● **Trecho**:
·····
Marc Riboud nasceu em
1923 em Saint-Genis-Laval, perto de Lyon no seio de uma família burguesa de
seis irmãos. Em 1937, na Exposition
Universelle de Paris, o jovem tímido e quieto fez suas primeiras fotos,
usando uma pequena Kodak Vest Pocket que o pai – um homem erudito, viajado e
entusiasta da fotografia - lhe deu em seu aniversário de 14 anos. Segundo o
próprio Riboud, seu pai lhe teria dito: “Marc, você não sabe falar, talvez
saiba olhar ...”. [Riboud, 2012, p. 11. Tradução nossa]
Durante a segunda guerra, ele aderiu à
resistência francesa. Estudou engenharia na Ecole
Centrale de Lyon e começou a
trabalhar como engenheiro. No entanto, três anos após formado (1951), ele
decidiu abandonar o emprego e se tornar um fotógrafo freelance. Decisão tomada após ter contato com os fundadores da
agência Magnum Photos, Henry
Cartier-Bresson, Robert Capa e David ‘Chim’ Seymour em Paris.
Em 1953, sua fotografia
“Zazou, o pintor na Torre Eiffel” foi vendida por Robert Capa e publicada na
revista ilustrada Life e logo depois, Riboud foi indicado por Cartier-Bresson e
Capa para juntar-se à agência Magnum,
tornando-se membro efetivo em 1955.
No mesmo ano, tem início
a formação do seu olhar tropista, quando Riboud viajou por estradas através do
Oriente Médio, do Afeganistão até a Índia, onde permaneceu por um ano. Em 1957,
ele viajou de Calcutá para a China – sendo um dos primeiros fotógrafos
ocidentais a viajar para o país após 1949 - fazendo a primeira de muitas
viagens. Seu périplo oriental terminou no Japão, onde ele encontrou um dos seus
temas favoritos, que se tornará seu primeiro livro, Mulheres do Japão (1959).
·····
● **Itens listados**:
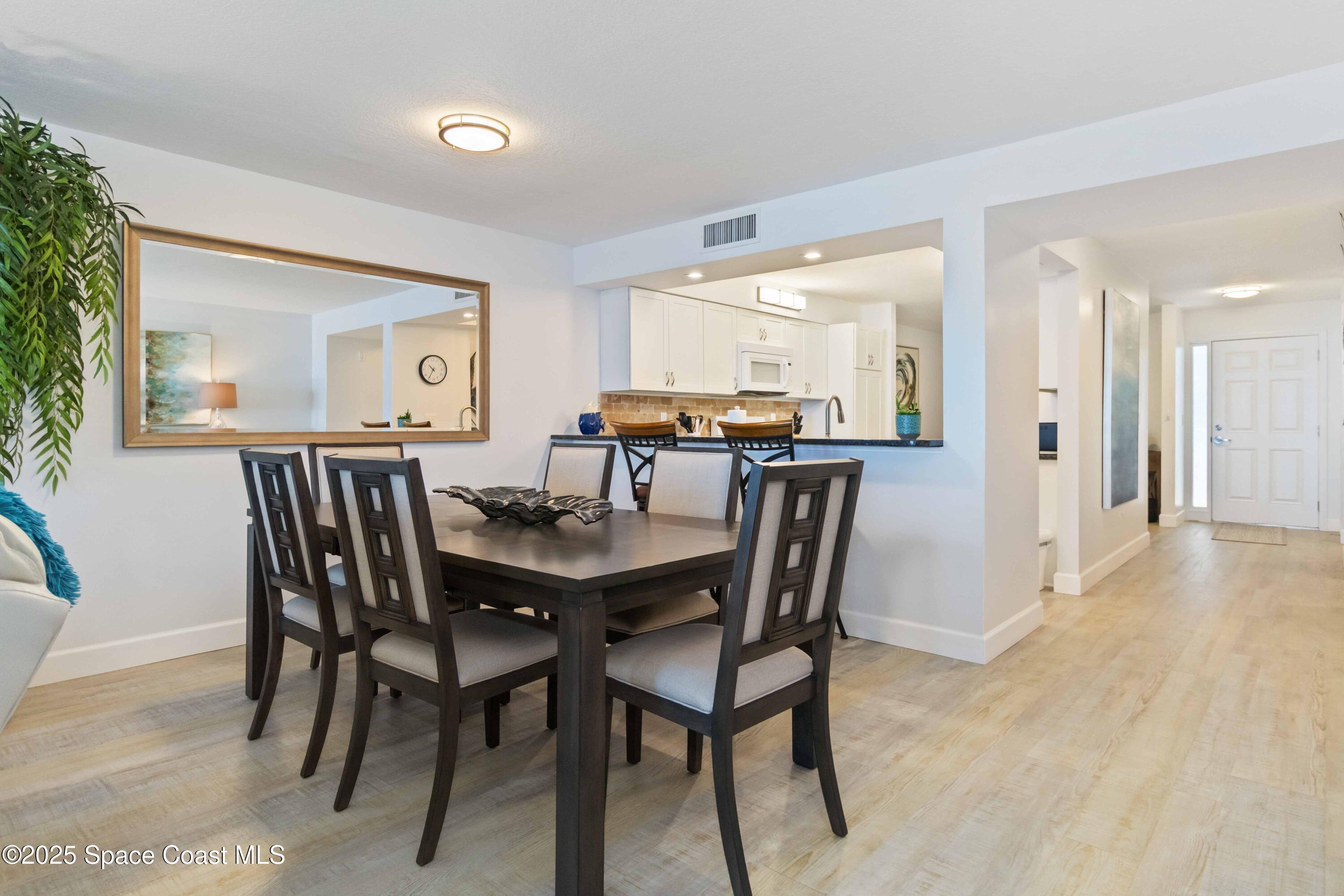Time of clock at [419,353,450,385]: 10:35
·····
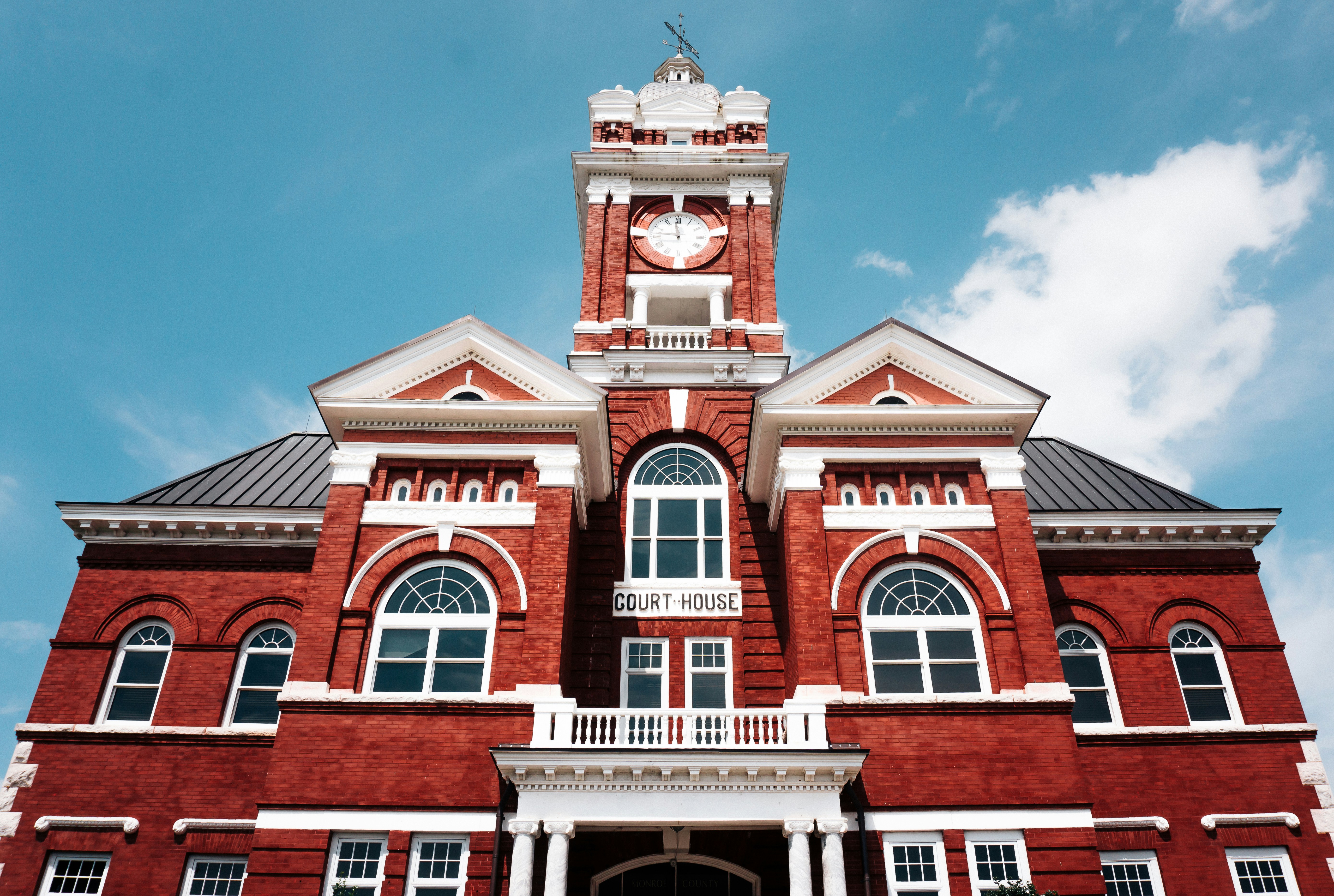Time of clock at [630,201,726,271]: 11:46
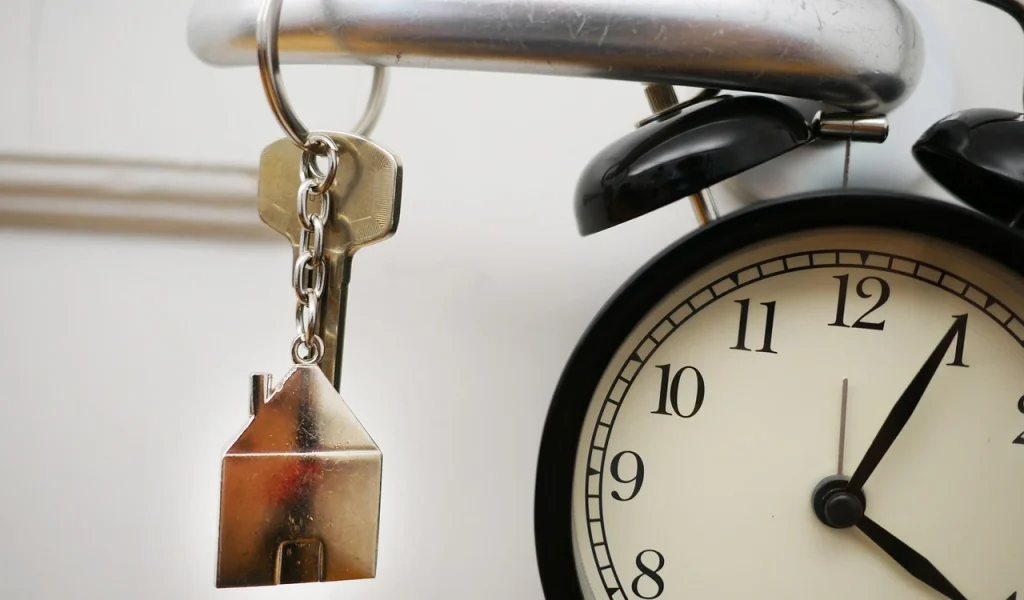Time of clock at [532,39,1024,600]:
·····
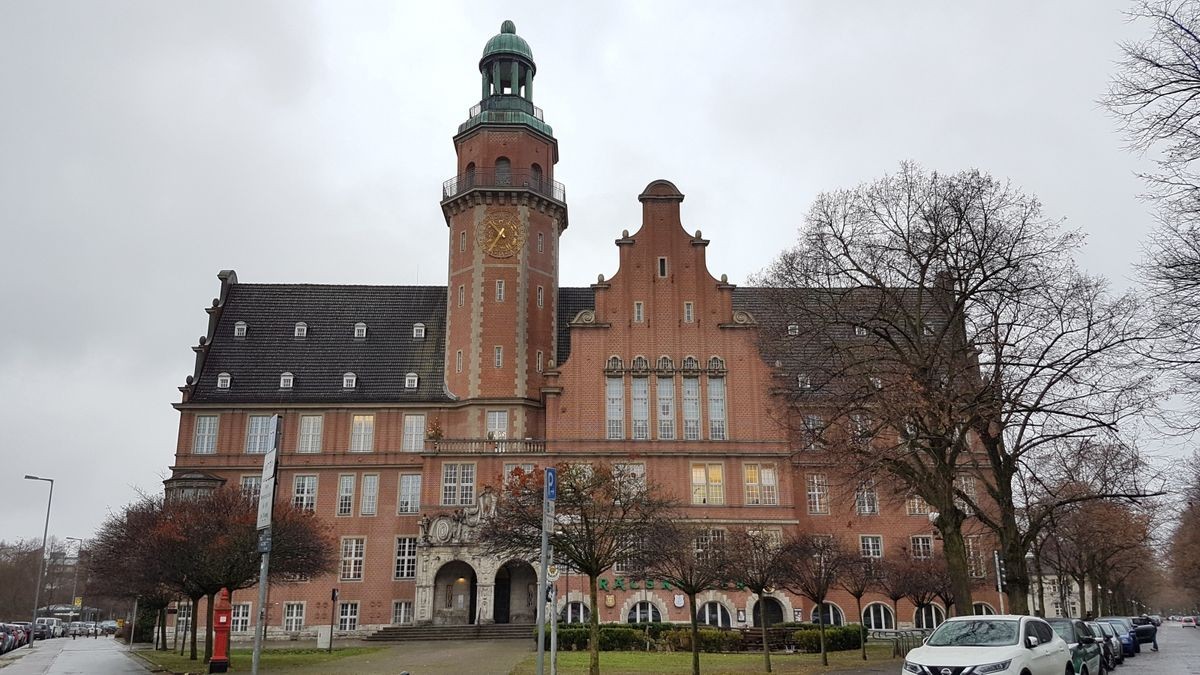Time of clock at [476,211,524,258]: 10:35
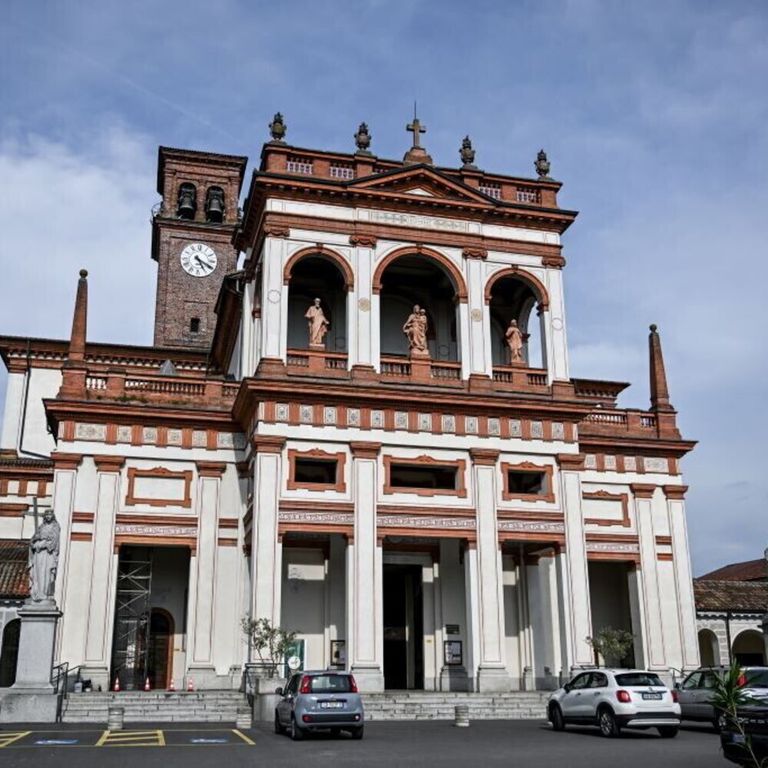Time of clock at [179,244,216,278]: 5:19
·····
● **Exercício curto 1**:
Segundo o trecho sobre Marc Riboud, quem foram os fundadores da agência Magnum Photos com quem ele teve contato em Paris?
● **Exercício curto 2**:
Dê continuidade ao trecho sobre Marc Riboud, começando logo depois da última frase apresentada.
Os itens não têm nenhum papel nesta atividade.

● **Resposta correta 1**:
Henry Cartier-Bresson, Robert Capa e David ‘Chim’ Seymour.

● **Resposta correta 2**:
Muitas vezes, munido de
sua Leica e fotografando para “si mesmo”, como um andarilho silencioso por
estradas, vilarejos, cidades chinesas sob o impacto da Revolução Chinesa (1949)
e depois da Revolução Cultural (1966), o fotógrafo francês documentava de forma
precisa, mas ao mesmo tempo poética e intimista, realidades em transformação.
Na introdução do
fotolivro de Riboud Olhares da China
(1980), o historiador estadunidense e diretor do Centro de Relações EUA-China
da Asian Society, Orville Schell
define o que vem a ser um dos pilares da obra riboudiana:
“Riboud mostrou as
inconsistências e os pontos de tensão da Revolução Chinesa, não para manchá-la,
mas para restaurar a humanidade extirpada pela longa monotonia da propaganda
política” [Jones, 2023. Tradução nossa]
Em 1960, após uma estada
de três meses na URSS, cobriu as lutas pela independência na Argélia e na
África Subsaariana. Entre 1968 e 1969 ele fotografou no Vietnã do Sul e do
Norte, um dos raros fotógrafos autorizados a entrar essas regiões em conflito.
Em 2010, aos 87 anos fez
sua última viagem à China (Xangai) para uma exposição sua e aproveitou para
fotografar pela última vez em terras chinesas.
Marc Riboud faleceu em
Paris, aos 93 anos, no dia 30 de agosto de 2016. O núcleo do seu arquivo foi
doado ao Museu Nacional de Artes Asiáticas Guimet, Paris, em 2019.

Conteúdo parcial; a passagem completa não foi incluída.